Ingesting PDFs and why Gemini 2.0 changes everything

(www.sergey.fyi)

1303 points serjester | 1 comments | 05 Feb 25 18:05 UTC | HN request time: 0s | source

Show context

llm_trw ◴[05 Feb 25 21:27 UTC] No.42955414[source]▶

This is using exactly the wrong tools at every stage of the OCR pipeline, and the cost is astronomical as a result.

You don't use multimodal models to extract a wall of text from an image.
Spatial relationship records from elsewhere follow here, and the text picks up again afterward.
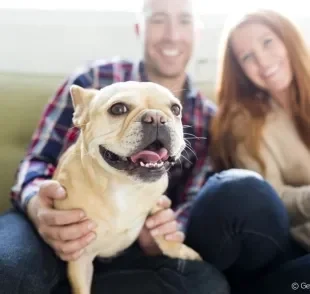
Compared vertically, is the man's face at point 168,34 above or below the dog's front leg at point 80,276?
above

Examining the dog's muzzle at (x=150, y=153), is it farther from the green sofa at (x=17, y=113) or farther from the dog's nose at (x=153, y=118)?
the green sofa at (x=17, y=113)

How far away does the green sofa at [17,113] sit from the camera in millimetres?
1301

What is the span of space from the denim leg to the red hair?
0.98ft

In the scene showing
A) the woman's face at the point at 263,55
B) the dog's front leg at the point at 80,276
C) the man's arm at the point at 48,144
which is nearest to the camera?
the dog's front leg at the point at 80,276

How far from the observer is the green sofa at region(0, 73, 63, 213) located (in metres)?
A: 1.30

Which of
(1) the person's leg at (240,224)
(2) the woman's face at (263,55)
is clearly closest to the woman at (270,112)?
(2) the woman's face at (263,55)

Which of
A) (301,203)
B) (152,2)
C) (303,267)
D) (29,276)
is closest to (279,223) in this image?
(303,267)

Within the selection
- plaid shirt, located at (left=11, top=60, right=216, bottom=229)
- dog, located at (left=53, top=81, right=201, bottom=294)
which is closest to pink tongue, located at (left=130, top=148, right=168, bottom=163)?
dog, located at (left=53, top=81, right=201, bottom=294)

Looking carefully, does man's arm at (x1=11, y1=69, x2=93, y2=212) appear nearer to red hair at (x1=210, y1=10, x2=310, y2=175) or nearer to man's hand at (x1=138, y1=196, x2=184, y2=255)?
man's hand at (x1=138, y1=196, x2=184, y2=255)

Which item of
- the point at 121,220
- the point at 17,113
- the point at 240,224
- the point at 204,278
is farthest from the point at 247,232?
the point at 17,113

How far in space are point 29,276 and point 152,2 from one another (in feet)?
2.68

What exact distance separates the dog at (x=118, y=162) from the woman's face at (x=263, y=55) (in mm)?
457

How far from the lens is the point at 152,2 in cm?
126

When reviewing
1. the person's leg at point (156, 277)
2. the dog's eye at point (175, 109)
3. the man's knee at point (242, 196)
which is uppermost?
the dog's eye at point (175, 109)
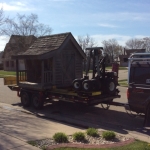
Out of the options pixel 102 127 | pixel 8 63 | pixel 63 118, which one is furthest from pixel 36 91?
pixel 8 63

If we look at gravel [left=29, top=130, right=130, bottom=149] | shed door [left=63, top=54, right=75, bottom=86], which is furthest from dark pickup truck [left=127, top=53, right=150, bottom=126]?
shed door [left=63, top=54, right=75, bottom=86]

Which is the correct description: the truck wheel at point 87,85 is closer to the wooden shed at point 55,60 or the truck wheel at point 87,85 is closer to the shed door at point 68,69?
the wooden shed at point 55,60

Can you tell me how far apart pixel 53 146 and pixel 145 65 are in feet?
13.3

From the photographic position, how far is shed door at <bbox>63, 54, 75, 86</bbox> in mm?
13219

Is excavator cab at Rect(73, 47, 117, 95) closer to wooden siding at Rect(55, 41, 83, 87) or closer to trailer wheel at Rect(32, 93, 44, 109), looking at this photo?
wooden siding at Rect(55, 41, 83, 87)

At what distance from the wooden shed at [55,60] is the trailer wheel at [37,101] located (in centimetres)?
44

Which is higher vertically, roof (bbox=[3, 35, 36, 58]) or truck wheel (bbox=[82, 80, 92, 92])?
roof (bbox=[3, 35, 36, 58])

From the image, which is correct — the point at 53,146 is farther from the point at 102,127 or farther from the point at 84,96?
the point at 84,96

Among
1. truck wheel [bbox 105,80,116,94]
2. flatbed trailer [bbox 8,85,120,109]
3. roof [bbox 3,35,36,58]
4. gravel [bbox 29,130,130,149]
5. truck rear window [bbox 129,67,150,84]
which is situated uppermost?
roof [bbox 3,35,36,58]

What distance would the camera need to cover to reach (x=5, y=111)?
11883 millimetres

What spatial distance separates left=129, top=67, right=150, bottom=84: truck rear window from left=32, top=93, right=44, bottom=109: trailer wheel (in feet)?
16.6

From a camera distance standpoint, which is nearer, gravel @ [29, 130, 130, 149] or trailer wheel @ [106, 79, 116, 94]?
gravel @ [29, 130, 130, 149]

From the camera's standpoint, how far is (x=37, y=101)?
12500mm

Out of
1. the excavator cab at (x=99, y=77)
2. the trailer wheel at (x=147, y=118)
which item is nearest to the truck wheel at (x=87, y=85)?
the excavator cab at (x=99, y=77)
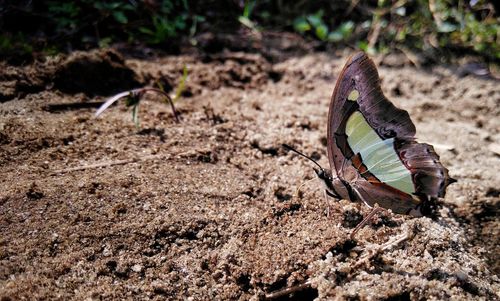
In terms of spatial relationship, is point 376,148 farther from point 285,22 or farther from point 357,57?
point 285,22

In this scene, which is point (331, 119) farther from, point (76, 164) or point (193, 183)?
point (76, 164)

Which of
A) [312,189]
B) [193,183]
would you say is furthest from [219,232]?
[312,189]

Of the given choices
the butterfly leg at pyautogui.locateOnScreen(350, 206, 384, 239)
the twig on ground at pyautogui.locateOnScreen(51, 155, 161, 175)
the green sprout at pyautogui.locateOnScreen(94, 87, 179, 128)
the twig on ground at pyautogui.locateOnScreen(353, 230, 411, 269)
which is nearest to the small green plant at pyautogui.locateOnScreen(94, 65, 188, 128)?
the green sprout at pyautogui.locateOnScreen(94, 87, 179, 128)

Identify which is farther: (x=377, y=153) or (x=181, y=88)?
(x=181, y=88)

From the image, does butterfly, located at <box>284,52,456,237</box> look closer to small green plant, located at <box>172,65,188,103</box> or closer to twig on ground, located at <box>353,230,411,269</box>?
twig on ground, located at <box>353,230,411,269</box>

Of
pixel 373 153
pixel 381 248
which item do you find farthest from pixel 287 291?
pixel 373 153

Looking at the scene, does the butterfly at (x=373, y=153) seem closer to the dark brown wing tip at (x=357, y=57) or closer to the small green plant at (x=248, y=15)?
the dark brown wing tip at (x=357, y=57)

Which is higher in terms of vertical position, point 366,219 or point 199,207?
point 366,219

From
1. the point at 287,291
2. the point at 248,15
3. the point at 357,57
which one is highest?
the point at 248,15

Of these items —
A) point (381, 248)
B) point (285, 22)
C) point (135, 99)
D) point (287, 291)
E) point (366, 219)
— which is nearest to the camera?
point (287, 291)
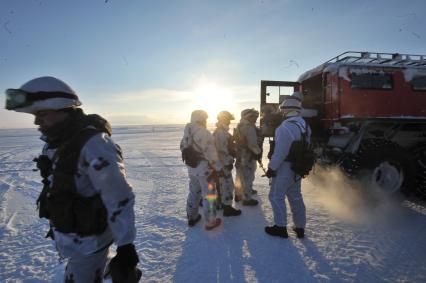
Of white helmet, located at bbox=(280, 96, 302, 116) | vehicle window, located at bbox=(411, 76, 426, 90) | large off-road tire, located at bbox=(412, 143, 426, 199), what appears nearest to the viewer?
white helmet, located at bbox=(280, 96, 302, 116)

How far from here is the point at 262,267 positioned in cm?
345

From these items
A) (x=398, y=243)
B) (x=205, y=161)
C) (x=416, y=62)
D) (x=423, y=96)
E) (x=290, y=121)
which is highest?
(x=416, y=62)

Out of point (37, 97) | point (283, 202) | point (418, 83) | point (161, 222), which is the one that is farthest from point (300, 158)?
point (418, 83)

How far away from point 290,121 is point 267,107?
3.41 meters

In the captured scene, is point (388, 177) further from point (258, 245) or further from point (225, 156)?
point (258, 245)

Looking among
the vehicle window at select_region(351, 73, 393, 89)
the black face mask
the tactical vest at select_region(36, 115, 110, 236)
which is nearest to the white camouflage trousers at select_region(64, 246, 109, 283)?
the tactical vest at select_region(36, 115, 110, 236)

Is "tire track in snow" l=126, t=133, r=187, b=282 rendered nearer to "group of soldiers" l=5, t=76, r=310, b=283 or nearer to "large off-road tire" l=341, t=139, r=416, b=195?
"group of soldiers" l=5, t=76, r=310, b=283

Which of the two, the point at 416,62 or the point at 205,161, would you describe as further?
the point at 416,62

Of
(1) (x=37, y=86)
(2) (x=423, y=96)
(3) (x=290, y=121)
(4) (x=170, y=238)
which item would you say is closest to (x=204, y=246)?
(4) (x=170, y=238)

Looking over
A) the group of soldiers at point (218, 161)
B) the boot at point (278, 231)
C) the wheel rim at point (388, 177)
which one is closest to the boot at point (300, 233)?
the boot at point (278, 231)

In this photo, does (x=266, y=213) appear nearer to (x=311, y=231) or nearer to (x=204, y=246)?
(x=311, y=231)

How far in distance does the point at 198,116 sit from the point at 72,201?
9.78 ft

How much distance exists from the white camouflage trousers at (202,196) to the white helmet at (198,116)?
0.87 metres

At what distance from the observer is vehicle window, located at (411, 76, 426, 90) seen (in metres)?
6.54
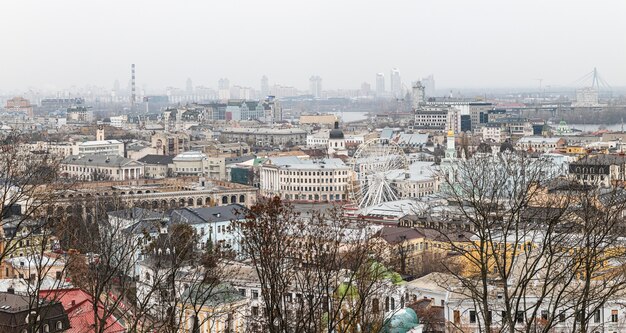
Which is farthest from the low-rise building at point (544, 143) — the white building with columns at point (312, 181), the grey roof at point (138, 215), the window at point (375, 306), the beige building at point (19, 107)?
the beige building at point (19, 107)

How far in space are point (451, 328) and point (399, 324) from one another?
3.09ft

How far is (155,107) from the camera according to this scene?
13100 centimetres

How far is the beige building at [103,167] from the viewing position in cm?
3856

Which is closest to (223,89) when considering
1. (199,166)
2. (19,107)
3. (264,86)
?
(264,86)

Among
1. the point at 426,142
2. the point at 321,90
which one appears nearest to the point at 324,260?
the point at 426,142

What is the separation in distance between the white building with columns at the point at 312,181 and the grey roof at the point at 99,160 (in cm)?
650

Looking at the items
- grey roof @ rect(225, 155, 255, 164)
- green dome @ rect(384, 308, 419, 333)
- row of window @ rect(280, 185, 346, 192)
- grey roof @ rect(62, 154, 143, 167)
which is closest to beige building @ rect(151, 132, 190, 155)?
grey roof @ rect(225, 155, 255, 164)

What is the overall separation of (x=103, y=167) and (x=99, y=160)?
1038 millimetres

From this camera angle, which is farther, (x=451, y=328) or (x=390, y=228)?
(x=390, y=228)

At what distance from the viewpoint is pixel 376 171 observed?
2806 cm

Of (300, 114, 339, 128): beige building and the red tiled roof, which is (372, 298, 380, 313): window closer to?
the red tiled roof

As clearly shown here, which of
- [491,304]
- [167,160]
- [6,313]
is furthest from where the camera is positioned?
[167,160]

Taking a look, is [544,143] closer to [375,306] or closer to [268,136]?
[268,136]

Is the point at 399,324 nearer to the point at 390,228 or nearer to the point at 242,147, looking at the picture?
the point at 390,228
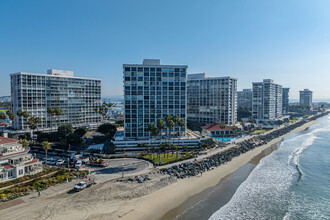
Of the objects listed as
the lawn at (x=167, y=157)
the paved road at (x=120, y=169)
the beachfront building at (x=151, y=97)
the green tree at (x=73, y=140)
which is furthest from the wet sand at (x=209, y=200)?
the green tree at (x=73, y=140)

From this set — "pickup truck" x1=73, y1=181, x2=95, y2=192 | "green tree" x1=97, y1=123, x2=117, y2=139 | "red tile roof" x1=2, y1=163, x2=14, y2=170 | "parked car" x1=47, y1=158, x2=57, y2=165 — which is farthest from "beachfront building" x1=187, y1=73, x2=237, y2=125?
"red tile roof" x1=2, y1=163, x2=14, y2=170

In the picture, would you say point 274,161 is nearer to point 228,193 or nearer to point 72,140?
point 228,193

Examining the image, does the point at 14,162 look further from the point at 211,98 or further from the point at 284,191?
the point at 211,98

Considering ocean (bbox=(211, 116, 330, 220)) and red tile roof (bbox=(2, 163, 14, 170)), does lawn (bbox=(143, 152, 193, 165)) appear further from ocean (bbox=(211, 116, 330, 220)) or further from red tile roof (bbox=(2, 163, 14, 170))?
red tile roof (bbox=(2, 163, 14, 170))

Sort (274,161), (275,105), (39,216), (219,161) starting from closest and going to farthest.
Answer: (39,216) → (219,161) → (274,161) → (275,105)

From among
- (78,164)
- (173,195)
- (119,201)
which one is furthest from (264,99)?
(119,201)

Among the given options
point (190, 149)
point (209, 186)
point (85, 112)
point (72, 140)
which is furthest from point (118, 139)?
point (85, 112)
They hallucinate constantly the second you get past perfect 100% high-fidelity images.

You use an object detection model trained on documents to find the bounding boxes of each document section as _images_; each bounding box comes with a confidence score for free.

You then feed each box of text to a regular OCR model, also gives you a confidence score along with each prediction it makes.

You feed each image box into a multimodal model to describe what the image is about.

For tables, use a specialist model that does nothing but extract tables—models like GridFormer that aren't hyped to hell and back.

You then stitch everything together in an XML file because Markdown is for human consumption.

You now have everything extracted with flat XML markup for each category the object detection model knows about, along with multiple types of probability metadata for each bounding box, each letter, and each table cell.

You can now start feeding this data programmatically into an LLM to do _text_ processing, where you use the XML to control what parts of the document you send to the LLM.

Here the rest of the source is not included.